65 Comments

I love your renderings of these diverse ways in which enlivenment visits you...and the idea of "falling awake" is a brilliant naming of the experience of abrupt wakefulness! My psyche apparently took this prompt as an invitation to mill some relational grist in a very rhymey way:

*

Please do not mistake

my closed door as a

display of disloyalty or a

referendum on your lovability.

It is simply a need

for privacy. Not a punishment

nor a luxury. A need

that if suppressed or denied

will, inevitably,

extinguish the last gasping embers

of true intimacy

between you and me.

Because the more you demand

transparency, the harder you push

against my boundary,

the faster and deeper I retreat

into the sanctity of interiority,

locking myself behind doors

you will

never

ever

see.

Expand full comment

Oh wow, that ending! I love how each of those final lines was a little shorter than the one preceding it, like russian nesting doll doors, ever smaller, ever more interior, ever more tightly locked. This is a beautiful poem!

Expand full comment

And I love the image of the nesting Russian doll doors! Thanks, friend :)

Expand full comment

“Not a punishment or a luxury”. Totally agree. Necessity.

Expand full comment

To understand it, and acknowledge it, instead of getting mad at it, and trying to break it down. my closed door. woof.

Expand full comment

I relate to this need. It feels more like a need for solitude than privacy for me, but that closing off is so real.

Expand full comment

Ooooh, "the sanctity of interiority" -- I love this, and the rest of the poem. I didn't know interiority was a word, thank you for that! Can really relate with this in thinking of past relationships, one in particular. The more my alone time is perceived/treated as a threat, the more I need it.

Expand full comment

Thanks, Rebekah - and thanks for letting me know you found it relatable Interiority is a place I visit frequently, still. And for much of my life, it was the only place that felt private and safe. Grateful that I've learned other ways to set boundaries for myself.

Expand full comment

This is wonderful, Keith. I like the sweet flow you create with your different spacing, and the ending is quite nice "locking myself behind doors you will never ever see." The lines getting shorter and shorter works so well.

Expand full comment

Thanks so much, Larry :)

Expand full comment

Keith I too like the ending and the shrinking that happens. The words describe but so do the visible movement of them. The big exclamation point on the end,

Expand full comment

Thank you, Julie!

Listed entries ▸
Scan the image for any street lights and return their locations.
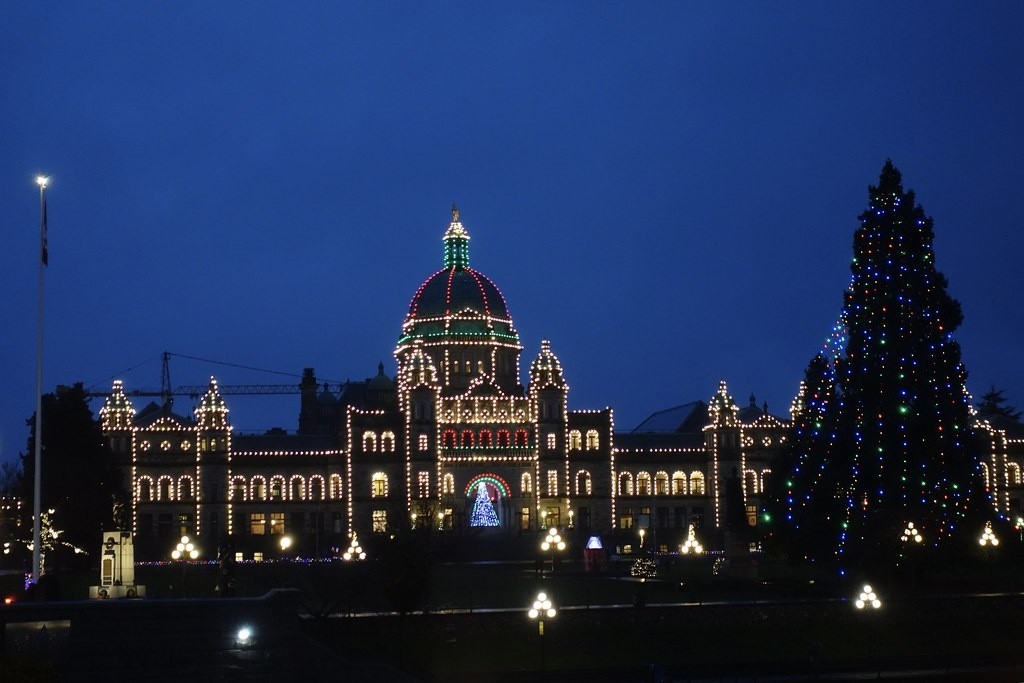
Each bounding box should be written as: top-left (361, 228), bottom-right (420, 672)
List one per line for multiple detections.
top-left (539, 528), bottom-right (567, 579)
top-left (528, 591), bottom-right (557, 670)
top-left (854, 583), bottom-right (882, 660)
top-left (170, 536), bottom-right (202, 600)
top-left (680, 530), bottom-right (704, 582)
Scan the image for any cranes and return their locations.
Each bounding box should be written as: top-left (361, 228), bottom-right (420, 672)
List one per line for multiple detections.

Given problem 1 ▸
Please update the stretch of the comment thread from "Thanks, Rebekah - and" through "works so well." by writing it out again with "wonderful" replaced by "lovely".
Given problem 2 ▸
Arrange every line of the listing as a numbered list, dropping any blank lines and leaving out the pictures.

Full answer 1 ▸
Thanks, Rebekah - and thanks for letting me know you found it relatable Interiority is a place I visit frequently, still. And for much of my life, it was the only place that felt private and safe. Grateful that I've learned other ways to set boundaries for myself.

Expand full comment

This is lovely, Keith. I like the sweet flow you create with your different spacing, and the ending is quite nice "locking myself behind doors you will never ever see." The lines getting shorter and shorter works so well.

Full answer 2 ▸
1. Scan the image for any street lights and return their locations.
2. Each bounding box should be written as: top-left (361, 228), bottom-right (420, 672)
3. List one per line for multiple detections.
4. top-left (539, 528), bottom-right (567, 579)
5. top-left (528, 591), bottom-right (557, 670)
6. top-left (854, 583), bottom-right (882, 660)
7. top-left (170, 536), bottom-right (202, 600)
8. top-left (680, 530), bottom-right (704, 582)
9. Scan the image for any cranes and return their locations.
10. Each bounding box should be written as: top-left (361, 228), bottom-right (420, 672)
11. List one per line for multiple detections.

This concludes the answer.